World Suicide Prevention Day: Emotional Awareness, A Kind Environment Can Help Children Understand Mental Health Better
Fostering Mental Health in Children
The Covid-crisis has increased the instance of anxiety and depression four-fold across the world. These challenging times have highlighted the importance of mental health.
Even before the pandemic hit, mental health impacted over 10 per cent of the global population across their lifetime, and more than 20 per cent of adolescents and children had mental health concerns.
Over 90 per cent of school children are confined at home for the past six months due to the pandemic.
Now, more than ever, children need to build skills to cope with stressors. And, parents play an important role in helping nurture skills of resilience.
On World Suicide Prevention Day, Dr Rajesh Parikh, MD, Director Medical Research & Hon. Neuropsychiatrist at Jaslok Hoapital & Research Centre, Mumbai, shares ways in which parents can help.
The first step to improving mental well-being is learning to recognise one's emotions. Expanding a child’s emotional vocabulary helps them identify what they are feeling and express themselves better. Awareness of emotions is not only limited to labelling them, but also identifying how they feel in the body and what thoughts and behaviours are attached to them.

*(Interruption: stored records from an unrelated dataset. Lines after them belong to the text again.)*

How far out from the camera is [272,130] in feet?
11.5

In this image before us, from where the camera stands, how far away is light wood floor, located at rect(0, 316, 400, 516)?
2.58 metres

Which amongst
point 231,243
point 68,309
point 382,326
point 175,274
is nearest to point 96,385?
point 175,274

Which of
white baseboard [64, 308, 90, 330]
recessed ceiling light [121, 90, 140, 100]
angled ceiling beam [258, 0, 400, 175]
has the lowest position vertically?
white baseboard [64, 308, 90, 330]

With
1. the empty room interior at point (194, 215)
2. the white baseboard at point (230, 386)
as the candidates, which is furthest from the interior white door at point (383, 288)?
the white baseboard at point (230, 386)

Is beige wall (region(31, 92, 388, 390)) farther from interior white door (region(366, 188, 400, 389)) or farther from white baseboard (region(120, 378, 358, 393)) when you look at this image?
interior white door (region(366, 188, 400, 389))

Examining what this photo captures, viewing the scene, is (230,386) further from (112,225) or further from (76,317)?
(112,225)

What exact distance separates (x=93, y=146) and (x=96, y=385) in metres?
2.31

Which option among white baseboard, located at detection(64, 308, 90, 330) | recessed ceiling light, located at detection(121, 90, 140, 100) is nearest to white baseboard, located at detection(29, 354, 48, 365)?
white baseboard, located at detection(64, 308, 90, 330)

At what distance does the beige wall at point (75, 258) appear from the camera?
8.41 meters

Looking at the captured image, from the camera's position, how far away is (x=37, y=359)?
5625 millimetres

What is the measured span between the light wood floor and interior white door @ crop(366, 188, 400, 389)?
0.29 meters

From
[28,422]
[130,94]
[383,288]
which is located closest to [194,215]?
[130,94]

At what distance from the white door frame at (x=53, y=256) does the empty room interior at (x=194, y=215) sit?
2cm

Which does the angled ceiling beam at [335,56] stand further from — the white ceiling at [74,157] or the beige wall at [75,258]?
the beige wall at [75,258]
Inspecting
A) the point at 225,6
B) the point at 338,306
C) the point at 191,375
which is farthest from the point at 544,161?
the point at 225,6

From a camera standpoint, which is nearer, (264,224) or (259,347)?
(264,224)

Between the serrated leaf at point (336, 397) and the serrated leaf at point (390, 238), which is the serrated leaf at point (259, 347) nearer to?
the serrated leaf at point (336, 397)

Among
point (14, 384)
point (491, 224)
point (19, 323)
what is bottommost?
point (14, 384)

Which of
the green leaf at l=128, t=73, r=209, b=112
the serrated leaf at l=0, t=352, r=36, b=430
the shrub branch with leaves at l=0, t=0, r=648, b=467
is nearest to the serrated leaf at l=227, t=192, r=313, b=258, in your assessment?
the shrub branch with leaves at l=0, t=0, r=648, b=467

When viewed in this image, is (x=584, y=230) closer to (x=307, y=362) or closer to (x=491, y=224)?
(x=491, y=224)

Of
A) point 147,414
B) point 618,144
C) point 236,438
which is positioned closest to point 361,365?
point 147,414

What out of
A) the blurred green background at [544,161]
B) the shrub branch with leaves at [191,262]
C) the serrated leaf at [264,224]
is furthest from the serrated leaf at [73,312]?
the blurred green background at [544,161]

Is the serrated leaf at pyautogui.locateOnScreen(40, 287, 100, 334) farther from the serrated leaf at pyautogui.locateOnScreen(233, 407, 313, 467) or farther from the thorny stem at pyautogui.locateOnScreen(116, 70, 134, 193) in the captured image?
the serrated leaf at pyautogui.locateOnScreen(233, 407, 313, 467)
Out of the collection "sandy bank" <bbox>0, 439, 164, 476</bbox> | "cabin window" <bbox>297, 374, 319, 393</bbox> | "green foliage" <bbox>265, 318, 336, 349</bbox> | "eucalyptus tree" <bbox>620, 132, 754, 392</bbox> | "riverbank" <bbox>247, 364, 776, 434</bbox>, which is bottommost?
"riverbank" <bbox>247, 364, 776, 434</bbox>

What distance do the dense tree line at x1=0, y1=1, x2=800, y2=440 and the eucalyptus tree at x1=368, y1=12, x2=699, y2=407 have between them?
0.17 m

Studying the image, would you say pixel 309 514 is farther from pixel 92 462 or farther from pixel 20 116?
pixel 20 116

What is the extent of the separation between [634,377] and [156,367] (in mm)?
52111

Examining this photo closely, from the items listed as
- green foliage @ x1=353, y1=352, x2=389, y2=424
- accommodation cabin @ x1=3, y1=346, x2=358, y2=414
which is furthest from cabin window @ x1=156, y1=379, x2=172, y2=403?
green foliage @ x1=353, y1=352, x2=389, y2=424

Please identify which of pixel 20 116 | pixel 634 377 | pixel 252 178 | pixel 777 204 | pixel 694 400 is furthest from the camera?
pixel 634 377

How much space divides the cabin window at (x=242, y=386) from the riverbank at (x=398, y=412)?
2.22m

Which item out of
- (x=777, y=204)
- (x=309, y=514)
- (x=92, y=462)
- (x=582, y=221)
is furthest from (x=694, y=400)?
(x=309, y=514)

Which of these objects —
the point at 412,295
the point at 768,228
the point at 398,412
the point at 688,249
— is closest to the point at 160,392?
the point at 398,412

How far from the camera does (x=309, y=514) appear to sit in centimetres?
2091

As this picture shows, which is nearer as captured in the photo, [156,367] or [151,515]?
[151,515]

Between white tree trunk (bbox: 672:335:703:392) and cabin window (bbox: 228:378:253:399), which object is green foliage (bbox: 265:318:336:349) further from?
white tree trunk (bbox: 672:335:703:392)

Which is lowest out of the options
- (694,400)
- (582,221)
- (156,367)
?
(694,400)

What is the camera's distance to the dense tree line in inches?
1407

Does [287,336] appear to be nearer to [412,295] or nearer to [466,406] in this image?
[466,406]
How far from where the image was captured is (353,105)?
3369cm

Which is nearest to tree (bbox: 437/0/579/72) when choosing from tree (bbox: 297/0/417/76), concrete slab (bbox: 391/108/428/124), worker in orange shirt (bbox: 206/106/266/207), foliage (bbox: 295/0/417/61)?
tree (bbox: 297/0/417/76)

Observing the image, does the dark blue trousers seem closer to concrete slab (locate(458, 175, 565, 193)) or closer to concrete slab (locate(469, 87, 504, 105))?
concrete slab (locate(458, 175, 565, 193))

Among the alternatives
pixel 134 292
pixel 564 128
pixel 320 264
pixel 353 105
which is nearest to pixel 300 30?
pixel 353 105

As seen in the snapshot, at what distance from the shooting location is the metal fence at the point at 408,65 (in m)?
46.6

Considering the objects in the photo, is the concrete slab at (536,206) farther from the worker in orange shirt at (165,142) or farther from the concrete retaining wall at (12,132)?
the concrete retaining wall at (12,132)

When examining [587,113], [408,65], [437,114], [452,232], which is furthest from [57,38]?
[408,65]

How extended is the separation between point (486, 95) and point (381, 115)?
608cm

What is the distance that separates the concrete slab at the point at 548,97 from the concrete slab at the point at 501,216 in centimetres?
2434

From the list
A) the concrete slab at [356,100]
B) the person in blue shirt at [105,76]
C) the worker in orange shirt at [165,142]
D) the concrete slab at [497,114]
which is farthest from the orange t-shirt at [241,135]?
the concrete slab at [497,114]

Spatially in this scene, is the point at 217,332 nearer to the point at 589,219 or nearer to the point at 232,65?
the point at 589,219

Mental illness may result from biological, genetic or psychological stress. Educating children about the nature of mental illness, helps reduce stigma and increases empathy. It also equips them to identify negative emotions within themselves and others.
Promoting Mental Wellness
Mental health isn’t merely about a life free of illness but a life which is meaningfully engaged in activities and relationships. It doesn’t necessitate that children are always happy. Instead it focuses on being comfortable in emotions they experience and building skills to cope with stressors.
Coping Skills And Building Resilience
Protecting children from challenges does not make them resilient. Research from 20 studies has shown that when children have been taught how to address faulty thinking and develop problem solving skills, negotiation and relaxation, they have lower levels of anxiety and depression.
A safe and nurturing environment encourages children to express feelings and desires. Creating a home environment which allows for failures and provides opportunities to learn fosters self-esteem and resilience.
Modelling Mental Wellbeing
Research consistently indicates that children model their parent’s behaviours. As parents, it is important to be congruent in what is said and one’s behaviour. Learning from observation is the best ways behaviours are retained.
A study in the American Journal of Public Health found that children as young as 5 years, when taught skills such as regulating their emotions were successful at work in adulthood and less prone to mental illnesses. Adults have a vital role in fostering children’s mental health.